**Source material**
#####
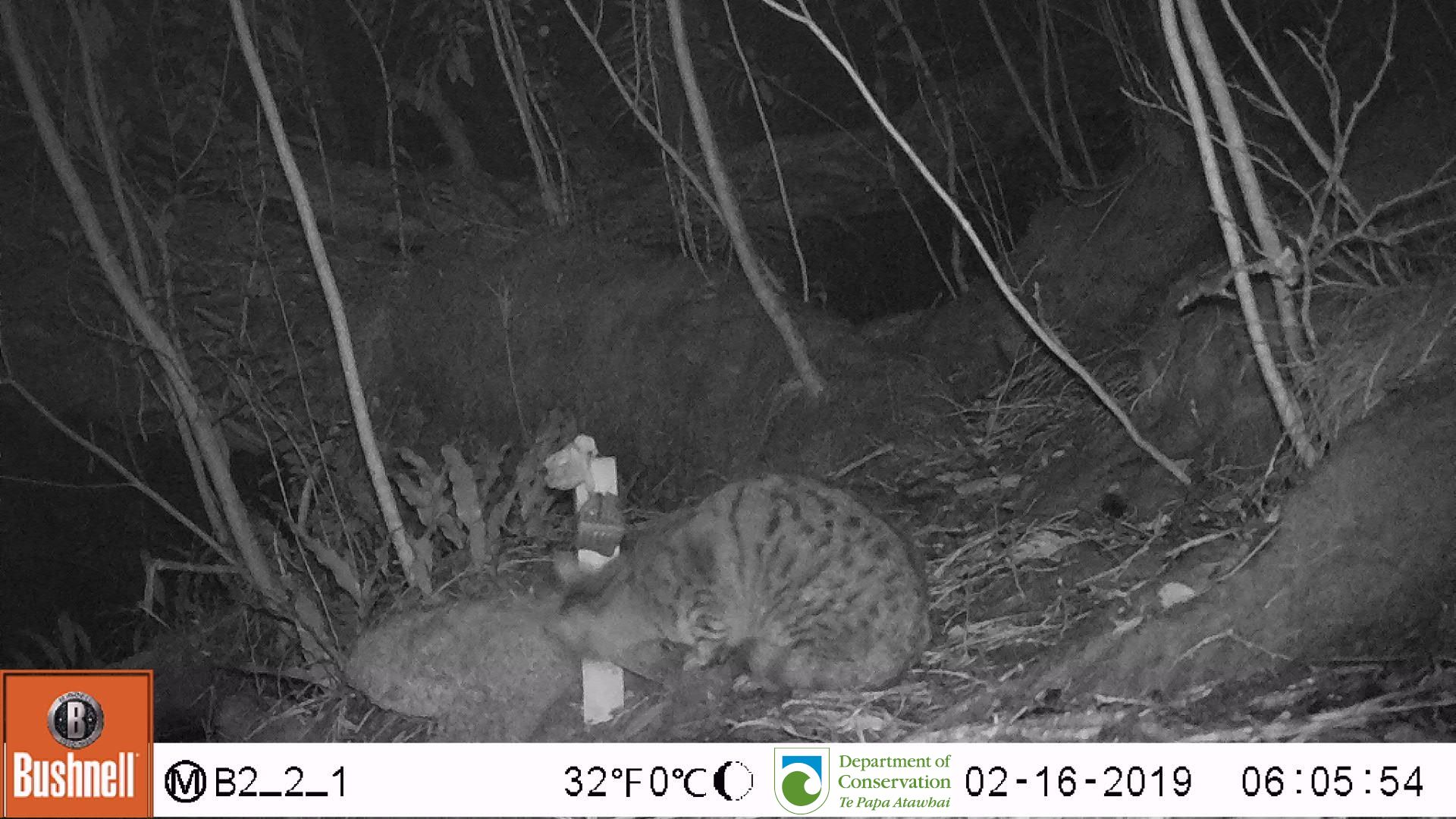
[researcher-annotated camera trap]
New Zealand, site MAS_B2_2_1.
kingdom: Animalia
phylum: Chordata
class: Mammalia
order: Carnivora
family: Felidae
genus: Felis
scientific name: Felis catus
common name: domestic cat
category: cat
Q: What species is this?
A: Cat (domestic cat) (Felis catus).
#####
**What you are asked to do**
Please transcribe exactly the line containing "phylum: Chordata" and every line after it to the end of the data, and no other lines.

**Written solution**
phylum: Chordata
class: Mammalia
order: Carnivora
family: Felidae
genus: Felis
scientific name: Felis catus
common name: domestic cat
category: cat
Q: What species is this?
A: Cat (domestic cat) (Felis catus).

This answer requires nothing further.